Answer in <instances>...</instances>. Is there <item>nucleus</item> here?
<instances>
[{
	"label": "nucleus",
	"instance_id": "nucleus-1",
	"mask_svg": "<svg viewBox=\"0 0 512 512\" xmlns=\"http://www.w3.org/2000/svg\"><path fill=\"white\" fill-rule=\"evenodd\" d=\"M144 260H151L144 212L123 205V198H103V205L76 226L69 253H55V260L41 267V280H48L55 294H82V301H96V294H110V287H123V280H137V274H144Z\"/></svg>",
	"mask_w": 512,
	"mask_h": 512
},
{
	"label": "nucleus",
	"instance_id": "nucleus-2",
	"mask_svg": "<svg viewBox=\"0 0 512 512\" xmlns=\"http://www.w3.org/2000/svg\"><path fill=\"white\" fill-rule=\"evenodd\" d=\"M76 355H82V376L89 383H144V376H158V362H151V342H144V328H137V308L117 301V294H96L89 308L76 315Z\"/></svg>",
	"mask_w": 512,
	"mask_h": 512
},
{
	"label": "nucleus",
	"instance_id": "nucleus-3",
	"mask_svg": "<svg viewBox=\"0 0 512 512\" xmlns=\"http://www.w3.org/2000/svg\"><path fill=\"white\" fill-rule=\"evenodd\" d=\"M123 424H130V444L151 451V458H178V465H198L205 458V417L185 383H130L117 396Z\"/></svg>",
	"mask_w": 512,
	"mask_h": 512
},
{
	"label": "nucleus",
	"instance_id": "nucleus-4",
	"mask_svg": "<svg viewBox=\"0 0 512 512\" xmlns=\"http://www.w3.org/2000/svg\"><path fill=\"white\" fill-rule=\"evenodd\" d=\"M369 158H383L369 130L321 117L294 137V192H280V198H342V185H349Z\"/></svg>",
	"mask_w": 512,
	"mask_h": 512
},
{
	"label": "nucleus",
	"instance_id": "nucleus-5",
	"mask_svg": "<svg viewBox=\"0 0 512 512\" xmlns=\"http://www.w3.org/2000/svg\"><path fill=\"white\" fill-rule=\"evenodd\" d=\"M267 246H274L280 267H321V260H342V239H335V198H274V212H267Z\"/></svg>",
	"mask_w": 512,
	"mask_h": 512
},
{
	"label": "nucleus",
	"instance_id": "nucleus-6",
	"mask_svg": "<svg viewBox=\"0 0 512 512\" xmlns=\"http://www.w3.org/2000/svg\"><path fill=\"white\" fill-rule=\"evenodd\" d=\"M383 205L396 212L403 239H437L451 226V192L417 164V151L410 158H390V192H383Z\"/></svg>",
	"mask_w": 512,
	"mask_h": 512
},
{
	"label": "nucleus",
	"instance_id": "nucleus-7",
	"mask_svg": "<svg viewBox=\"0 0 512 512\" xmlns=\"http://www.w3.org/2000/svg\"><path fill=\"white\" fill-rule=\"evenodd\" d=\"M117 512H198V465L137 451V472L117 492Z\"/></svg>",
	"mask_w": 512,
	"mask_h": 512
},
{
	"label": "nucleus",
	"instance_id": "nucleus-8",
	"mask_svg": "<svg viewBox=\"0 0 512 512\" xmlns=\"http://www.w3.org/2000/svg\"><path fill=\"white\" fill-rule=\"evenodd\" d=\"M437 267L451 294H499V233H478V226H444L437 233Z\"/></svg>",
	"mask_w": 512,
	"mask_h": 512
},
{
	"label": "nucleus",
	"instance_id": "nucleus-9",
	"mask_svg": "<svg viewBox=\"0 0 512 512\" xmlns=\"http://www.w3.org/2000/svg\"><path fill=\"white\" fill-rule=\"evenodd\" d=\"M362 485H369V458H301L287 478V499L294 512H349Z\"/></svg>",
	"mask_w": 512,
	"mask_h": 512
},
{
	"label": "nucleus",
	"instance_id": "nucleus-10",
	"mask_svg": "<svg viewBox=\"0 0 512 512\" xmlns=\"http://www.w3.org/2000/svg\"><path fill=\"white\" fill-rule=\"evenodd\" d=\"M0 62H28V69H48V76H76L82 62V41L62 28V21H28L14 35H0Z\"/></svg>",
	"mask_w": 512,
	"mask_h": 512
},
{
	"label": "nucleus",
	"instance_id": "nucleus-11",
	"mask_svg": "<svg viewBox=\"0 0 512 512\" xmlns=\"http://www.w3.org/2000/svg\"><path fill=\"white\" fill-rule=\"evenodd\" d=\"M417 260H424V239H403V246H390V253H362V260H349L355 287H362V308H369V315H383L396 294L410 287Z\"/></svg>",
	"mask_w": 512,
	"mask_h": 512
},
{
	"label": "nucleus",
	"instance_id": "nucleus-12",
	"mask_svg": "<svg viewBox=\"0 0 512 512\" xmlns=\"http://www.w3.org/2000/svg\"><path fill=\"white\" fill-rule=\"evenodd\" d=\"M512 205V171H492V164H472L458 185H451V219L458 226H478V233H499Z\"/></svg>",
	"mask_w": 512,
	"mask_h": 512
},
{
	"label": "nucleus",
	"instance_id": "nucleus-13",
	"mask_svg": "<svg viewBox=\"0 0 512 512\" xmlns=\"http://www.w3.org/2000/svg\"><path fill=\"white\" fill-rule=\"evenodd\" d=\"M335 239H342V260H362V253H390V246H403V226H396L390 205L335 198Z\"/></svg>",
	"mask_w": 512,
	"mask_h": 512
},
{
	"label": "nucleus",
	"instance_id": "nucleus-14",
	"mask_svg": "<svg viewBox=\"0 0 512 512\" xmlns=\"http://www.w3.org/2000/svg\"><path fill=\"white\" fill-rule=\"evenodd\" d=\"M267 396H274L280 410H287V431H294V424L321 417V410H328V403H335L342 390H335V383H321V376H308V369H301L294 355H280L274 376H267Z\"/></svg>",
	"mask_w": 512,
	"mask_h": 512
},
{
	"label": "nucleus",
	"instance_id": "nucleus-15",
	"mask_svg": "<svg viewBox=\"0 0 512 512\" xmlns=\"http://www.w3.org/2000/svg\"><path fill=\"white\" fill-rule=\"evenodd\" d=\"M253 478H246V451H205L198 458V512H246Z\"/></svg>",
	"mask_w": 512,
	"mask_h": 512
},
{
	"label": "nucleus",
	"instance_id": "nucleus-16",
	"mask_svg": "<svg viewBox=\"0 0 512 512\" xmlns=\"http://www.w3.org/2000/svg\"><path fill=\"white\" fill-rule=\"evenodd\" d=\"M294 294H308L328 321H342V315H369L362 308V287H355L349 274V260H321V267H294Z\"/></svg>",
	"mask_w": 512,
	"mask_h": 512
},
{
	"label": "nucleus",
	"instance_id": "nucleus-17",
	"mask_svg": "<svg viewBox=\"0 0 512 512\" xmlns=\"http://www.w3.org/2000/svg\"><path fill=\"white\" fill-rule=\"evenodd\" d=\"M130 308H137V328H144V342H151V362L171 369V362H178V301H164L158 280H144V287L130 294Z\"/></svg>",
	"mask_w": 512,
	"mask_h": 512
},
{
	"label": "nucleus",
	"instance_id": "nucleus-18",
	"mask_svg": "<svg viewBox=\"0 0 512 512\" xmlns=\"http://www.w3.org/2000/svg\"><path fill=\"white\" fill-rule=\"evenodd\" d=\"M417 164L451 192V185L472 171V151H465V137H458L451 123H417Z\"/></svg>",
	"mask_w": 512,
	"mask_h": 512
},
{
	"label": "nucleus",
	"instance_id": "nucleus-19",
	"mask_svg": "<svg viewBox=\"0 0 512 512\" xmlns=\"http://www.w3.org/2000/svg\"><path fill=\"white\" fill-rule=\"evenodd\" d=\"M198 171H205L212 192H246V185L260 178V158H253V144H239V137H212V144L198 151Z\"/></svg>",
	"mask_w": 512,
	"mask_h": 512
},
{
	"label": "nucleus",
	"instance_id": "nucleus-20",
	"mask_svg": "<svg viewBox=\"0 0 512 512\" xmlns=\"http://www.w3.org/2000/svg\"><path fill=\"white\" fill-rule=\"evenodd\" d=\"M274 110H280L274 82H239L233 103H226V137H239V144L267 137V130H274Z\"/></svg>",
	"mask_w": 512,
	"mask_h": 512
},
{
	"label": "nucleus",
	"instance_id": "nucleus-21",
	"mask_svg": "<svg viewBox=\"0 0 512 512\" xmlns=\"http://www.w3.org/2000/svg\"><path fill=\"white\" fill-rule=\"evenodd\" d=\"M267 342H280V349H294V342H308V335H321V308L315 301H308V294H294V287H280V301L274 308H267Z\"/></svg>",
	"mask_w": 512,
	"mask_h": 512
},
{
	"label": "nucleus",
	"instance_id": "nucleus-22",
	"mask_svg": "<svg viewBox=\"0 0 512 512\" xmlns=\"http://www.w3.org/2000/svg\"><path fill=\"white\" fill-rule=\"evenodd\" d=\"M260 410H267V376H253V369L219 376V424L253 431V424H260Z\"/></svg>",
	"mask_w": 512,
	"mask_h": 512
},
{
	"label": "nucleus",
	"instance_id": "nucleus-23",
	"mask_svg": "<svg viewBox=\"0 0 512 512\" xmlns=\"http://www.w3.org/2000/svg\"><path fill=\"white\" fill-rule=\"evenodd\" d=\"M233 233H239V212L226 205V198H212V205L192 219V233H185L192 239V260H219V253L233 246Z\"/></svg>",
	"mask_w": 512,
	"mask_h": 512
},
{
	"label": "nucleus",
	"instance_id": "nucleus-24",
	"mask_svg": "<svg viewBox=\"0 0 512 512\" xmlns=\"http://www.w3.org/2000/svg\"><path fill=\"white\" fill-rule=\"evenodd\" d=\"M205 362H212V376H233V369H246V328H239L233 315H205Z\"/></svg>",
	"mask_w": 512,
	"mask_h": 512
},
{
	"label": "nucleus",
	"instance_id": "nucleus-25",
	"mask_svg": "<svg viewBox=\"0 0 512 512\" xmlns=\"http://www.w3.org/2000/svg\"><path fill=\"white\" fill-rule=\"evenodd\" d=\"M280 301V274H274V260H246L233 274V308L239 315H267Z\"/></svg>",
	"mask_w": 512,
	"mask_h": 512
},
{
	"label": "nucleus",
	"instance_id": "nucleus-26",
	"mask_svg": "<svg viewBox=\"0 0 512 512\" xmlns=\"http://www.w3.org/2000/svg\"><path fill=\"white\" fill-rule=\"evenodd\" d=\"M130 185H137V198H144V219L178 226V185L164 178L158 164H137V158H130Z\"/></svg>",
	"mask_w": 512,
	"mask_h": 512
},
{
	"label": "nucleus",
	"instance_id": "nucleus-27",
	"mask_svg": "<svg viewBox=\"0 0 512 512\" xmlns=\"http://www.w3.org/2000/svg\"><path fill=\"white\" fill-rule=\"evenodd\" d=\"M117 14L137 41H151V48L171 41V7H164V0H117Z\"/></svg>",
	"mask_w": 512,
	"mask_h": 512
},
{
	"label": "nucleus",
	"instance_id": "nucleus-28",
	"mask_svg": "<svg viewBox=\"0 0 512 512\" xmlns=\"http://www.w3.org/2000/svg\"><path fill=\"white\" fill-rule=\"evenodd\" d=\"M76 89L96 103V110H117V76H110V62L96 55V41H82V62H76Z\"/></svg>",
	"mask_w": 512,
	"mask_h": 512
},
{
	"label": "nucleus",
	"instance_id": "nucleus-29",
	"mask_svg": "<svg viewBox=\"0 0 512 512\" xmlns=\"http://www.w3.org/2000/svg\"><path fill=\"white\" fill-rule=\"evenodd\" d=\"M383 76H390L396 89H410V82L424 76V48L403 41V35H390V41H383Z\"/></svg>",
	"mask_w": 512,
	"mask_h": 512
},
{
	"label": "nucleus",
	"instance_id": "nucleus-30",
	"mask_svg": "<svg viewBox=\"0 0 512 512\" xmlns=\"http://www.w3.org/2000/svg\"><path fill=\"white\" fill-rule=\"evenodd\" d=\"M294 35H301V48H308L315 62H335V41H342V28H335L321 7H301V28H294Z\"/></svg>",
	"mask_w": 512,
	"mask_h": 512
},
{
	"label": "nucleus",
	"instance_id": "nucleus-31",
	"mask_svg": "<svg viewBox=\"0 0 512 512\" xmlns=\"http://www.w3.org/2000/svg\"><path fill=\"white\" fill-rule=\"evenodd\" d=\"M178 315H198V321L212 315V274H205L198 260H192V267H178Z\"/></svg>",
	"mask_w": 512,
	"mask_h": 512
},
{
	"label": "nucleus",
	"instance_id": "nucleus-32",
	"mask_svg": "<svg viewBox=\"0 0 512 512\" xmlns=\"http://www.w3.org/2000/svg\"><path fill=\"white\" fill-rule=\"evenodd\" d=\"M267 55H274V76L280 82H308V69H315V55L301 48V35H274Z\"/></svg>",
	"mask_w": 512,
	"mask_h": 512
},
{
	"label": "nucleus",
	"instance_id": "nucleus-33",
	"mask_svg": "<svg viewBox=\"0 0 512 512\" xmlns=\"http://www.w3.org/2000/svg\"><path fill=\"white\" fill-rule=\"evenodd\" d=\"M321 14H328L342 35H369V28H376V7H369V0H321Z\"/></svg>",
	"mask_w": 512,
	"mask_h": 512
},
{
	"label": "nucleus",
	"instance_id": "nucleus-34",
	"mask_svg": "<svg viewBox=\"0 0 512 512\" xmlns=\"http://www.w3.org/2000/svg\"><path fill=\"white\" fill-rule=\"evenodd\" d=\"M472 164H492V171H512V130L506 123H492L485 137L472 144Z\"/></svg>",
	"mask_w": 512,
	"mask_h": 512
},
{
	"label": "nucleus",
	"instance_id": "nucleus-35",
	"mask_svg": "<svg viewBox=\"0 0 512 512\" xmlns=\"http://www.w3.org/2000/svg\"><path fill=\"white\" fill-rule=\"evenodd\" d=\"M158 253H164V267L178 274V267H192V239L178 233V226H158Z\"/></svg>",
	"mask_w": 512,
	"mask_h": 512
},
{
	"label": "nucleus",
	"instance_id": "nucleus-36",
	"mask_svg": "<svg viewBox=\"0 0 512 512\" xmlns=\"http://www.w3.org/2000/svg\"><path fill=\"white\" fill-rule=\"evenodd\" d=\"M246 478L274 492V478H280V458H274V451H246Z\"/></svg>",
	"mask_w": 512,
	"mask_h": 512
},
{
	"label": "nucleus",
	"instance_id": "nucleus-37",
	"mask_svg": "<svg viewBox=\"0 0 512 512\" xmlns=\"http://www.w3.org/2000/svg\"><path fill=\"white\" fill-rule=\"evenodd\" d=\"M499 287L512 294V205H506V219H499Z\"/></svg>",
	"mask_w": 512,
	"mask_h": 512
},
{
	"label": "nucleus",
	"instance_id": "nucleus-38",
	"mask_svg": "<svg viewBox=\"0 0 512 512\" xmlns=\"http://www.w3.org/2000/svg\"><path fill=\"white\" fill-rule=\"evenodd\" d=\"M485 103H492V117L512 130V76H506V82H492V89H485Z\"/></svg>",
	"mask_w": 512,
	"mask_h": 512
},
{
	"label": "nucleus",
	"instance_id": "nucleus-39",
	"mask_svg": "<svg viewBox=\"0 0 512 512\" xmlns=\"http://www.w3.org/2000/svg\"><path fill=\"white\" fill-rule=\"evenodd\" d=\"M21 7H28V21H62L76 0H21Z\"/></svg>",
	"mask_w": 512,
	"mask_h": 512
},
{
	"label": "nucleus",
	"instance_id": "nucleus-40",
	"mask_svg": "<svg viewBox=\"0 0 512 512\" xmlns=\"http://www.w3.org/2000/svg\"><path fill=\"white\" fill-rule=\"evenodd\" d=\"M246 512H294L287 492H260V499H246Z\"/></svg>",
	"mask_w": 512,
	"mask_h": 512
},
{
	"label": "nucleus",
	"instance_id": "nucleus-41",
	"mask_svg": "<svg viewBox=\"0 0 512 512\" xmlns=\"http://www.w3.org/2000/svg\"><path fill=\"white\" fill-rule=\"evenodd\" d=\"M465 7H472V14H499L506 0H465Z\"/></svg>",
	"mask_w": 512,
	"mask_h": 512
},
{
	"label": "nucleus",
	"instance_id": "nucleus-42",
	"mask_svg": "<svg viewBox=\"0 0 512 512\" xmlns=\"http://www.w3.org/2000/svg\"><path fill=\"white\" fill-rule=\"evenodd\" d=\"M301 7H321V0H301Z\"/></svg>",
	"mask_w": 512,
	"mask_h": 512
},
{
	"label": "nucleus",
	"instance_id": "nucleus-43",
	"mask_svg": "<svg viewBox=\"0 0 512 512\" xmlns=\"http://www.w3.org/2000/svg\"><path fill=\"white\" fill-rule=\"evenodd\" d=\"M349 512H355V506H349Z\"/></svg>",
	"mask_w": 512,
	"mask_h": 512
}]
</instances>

§ Goal
Find every line in the listing above that contains the string "instances", matching case exactly, and copy each of those lines out.

§ Completed task
Answer in <instances>...</instances>. Is there <item>nucleus</item> here?
<instances>
</instances>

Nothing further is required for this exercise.